# start of SUPPLIED DATA

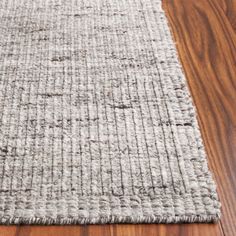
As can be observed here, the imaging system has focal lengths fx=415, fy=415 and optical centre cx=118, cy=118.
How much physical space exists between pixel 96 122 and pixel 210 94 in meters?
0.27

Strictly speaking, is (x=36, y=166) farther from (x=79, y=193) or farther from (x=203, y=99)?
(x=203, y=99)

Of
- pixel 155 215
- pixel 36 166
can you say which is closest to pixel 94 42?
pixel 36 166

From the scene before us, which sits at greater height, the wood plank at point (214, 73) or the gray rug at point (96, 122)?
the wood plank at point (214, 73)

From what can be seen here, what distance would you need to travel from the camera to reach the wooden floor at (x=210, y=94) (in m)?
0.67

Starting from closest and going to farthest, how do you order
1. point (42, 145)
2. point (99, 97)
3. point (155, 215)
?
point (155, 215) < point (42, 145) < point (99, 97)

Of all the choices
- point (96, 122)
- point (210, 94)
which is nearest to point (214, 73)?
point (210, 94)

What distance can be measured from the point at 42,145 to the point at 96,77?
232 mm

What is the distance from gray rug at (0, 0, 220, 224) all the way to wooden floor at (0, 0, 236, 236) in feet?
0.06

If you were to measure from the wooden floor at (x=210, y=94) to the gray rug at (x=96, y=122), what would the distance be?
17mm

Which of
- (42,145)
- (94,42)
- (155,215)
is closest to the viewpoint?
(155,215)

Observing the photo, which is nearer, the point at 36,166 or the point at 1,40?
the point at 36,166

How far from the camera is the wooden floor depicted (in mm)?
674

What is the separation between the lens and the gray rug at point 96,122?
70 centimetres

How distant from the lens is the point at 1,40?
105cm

# end of SUPPLIED DATA

YOUR GOAL:
Can you copy all of the data above word for word, leaving out the pictures?

THE COMPLETED TASK:
As can be observed here, the imaging system has focal lengths fx=415, fy=415 and optical centre cx=118, cy=118.
How much physical space exists between pixel 96 122 and pixel 210 94 in meters?
0.27

Strictly speaking, is (x=36, y=166) farther from (x=79, y=193) or farther from (x=203, y=99)?
(x=203, y=99)

Of
- pixel 155 215
- pixel 36 166
can you say which is closest to pixel 94 42?
pixel 36 166

From the scene before us, which sits at greater height, the wood plank at point (214, 73) or the gray rug at point (96, 122)?
the wood plank at point (214, 73)

From what can be seen here, what distance would you need to travel from the camera to reach the wooden floor at (x=210, y=94) (in m)?
0.67

Starting from closest and going to farthest, how do you order
1. point (42, 145)
2. point (99, 97)
3. point (155, 215)
?
point (155, 215) < point (42, 145) < point (99, 97)

Of all the choices
- point (96, 122)
- point (210, 94)
which is nearest to point (214, 73)?
point (210, 94)

What distance can be measured from the point at 42,145 to the point at 96,77?
232 mm

What is the distance from gray rug at (0, 0, 220, 224) all the way to wooden floor at (0, 0, 236, 236) in feet?
0.06

If you were to measure from the wooden floor at (x=210, y=94) to the gray rug at (x=96, y=122), what would the distance be?
17mm

Which of
- (42,145)
- (94,42)
- (155,215)
is closest to the viewpoint?
(155,215)

Observing the photo, which is nearer, the point at 36,166 or the point at 1,40?
the point at 36,166

How far from the camera is the wooden floor depicted (in mm)?
674

What is the separation between the lens and the gray rug at point 96,122?
70 centimetres

How distant from the lens is the point at 1,40?
105cm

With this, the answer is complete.